Submitting a DLI Job Using a Notebook Instance
Notebook is an interactive data analysis and mining module that has been deeply optimized based on the open-source JupyterLab. It provides online development and debugging capabilities for writing and debugging model training code. After connecting DLI to a notebook instance, you can write code and develop jobs using Notebook's web-based interactive development environment, as well as flexibly perform data analysis and exploration. This section describes how to submit a DLI job using a notebook instance.
For how to perform operations on Jupyter Notebook, see Jupyter Notebook Documentation.
Use notebook instances to submit DLI jobs in scenarios involving online development and debugging. You can perform data analysis and exploration seamlessly, without the need to set up a development environment.
Notes
- To use this function, which is currently in the whitelist, submit a request by choosing Service Tickets > Create Service Ticket in the upper right corner of the management console.

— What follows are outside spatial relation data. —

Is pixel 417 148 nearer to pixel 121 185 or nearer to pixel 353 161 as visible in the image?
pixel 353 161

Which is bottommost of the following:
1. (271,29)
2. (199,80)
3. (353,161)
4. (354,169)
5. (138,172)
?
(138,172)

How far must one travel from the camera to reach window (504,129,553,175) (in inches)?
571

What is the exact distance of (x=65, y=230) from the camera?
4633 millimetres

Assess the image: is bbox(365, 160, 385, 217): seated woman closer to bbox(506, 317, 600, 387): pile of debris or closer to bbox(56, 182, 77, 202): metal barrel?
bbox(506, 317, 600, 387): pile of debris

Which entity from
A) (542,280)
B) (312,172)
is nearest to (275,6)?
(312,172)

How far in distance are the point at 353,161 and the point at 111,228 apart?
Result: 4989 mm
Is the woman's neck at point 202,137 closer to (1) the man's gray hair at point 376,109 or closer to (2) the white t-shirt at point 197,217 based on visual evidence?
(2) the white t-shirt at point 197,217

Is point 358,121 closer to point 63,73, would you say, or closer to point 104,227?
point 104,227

- Deleting an elastic resource pool on the DLI management console will not delete the associated notebook instances. If you no longer need the notebook instances, log in to the ModelArts management console to delete them.
Procedure
- Create an elastic resource pool and create general-purpose queues within it.

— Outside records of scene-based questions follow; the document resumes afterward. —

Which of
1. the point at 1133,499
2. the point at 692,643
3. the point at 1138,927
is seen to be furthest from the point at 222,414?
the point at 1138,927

To create a notebook instance on DLI, first create an elastic resource pool and create a general-purpose queue within the pool. So the queue can offer compute resources required to run DLI jobs. See Step 1: Create an Elastic Resource Pool and Create General-Purpose Queues Within It.
- Create a VPC and security group.
After configuring the elastic resource pool, the pool will prepare the components required for the notebook instance. See Step 2: Create a VPC and Security Group.
- Create an enhanced datasource connection, which will be used to connect the DLI elastic resource pool to a notebook instance.
- Prepare a custom image.
- Create a custom agency, which will be used to access a notebook instance.
- Create a notebook instance in the DLI elastic resource pool.
See Step 6: Create a Notebook Instance in the DLI Elastic Resource Pool.
- Configure the notebook instance to access DLI or LakeFormation metadata.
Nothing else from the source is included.